Think about where, when, and how you’ll promote your brand.

Promotion Example

We want to be where marketers are. Most importantly, we want to help them grow in their careers — as well as grow their businesses.

Our inbound marketing strategy will focus primarily on organic acquisition. We’ll promote Marketing Hub over the following channels:

The 4 Ps of Marketing Examples: Apple and e.l.f. Cosmetics

Let’s break down the 4 Ps of marketing for Apple and e.l.f. Cosmetics.

Apple

The 4 Ps of Marketing: Apple example

(Image Source)

  • Product: iPhones, Macs, iPads, Apple Watch, AirPods, Software, and Services (i.e., Apple Music, Apple TV, iTunes, etc.).
  • Price: Apple products are often priced at the higher end of the market. The brand commands premium pricing due to its reputation for innovation, quality, and design.
  • Place: Consumers can purchase products online and in retail stores. Apple products are sold worldwide and have a significant global market presence.
  • Promotion: Apple places a strong emphasis on cultivating a dedicated and loyal consumer base.

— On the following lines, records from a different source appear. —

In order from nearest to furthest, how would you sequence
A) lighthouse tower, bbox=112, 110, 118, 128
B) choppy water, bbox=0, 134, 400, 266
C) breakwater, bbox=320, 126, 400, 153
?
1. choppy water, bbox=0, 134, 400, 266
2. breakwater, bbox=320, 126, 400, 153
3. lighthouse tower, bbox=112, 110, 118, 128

Their marketing campaigns reinforce the idea of being part of an “Apple ecosystem.” Once users buy one product — like an iPhone – they’re more likely to choose other Apple products like MacBooks, iPads, Apple Watches, and more. This ecosystem fosters a deep brand loyalty. This sense of loyalty is evident in their product launches, which are a must-see event in the tech industry.

e.l.f. Cosmetics

The 4 Ps of Marketing: elf cosmetics example

(Image Source)

  • Product: e.l.f. offers a comprehensive range of makeup and skincare products, brushes, and beauty tools.
  • Price: One of e.l.f.’s main value propositions is its affordability. Many of their products have a low price point, making the brand accessible to a wide range of consumers. Its lower price point sets it apart from other brands in the beauty space.
  • Place: e.l.f. products are widely available in drugstores and big-box retailers like Target and Walmart. It also has a a strong online presence, selling products directly through their website and other online retailers.
  • Promotion: As a challenger brand in the beauty space, e.l.f. seeks to establish itself as a recognizable and reliable option at the drugstore and beyond. The brand is proactive across social media, including TikTok, Instagram, and YouTube, to engage with younger demographics. In addition, their campaigns often involve user-generated content to foster a sense of community with their audience. 

Back to You

Even though marketing has changed since the four Ps were developed, the foundational elements of the industry haven’t. You can apply the concepts of the marketing mix to create winning marketing strategies that help you profitably launch and promote your company’s products.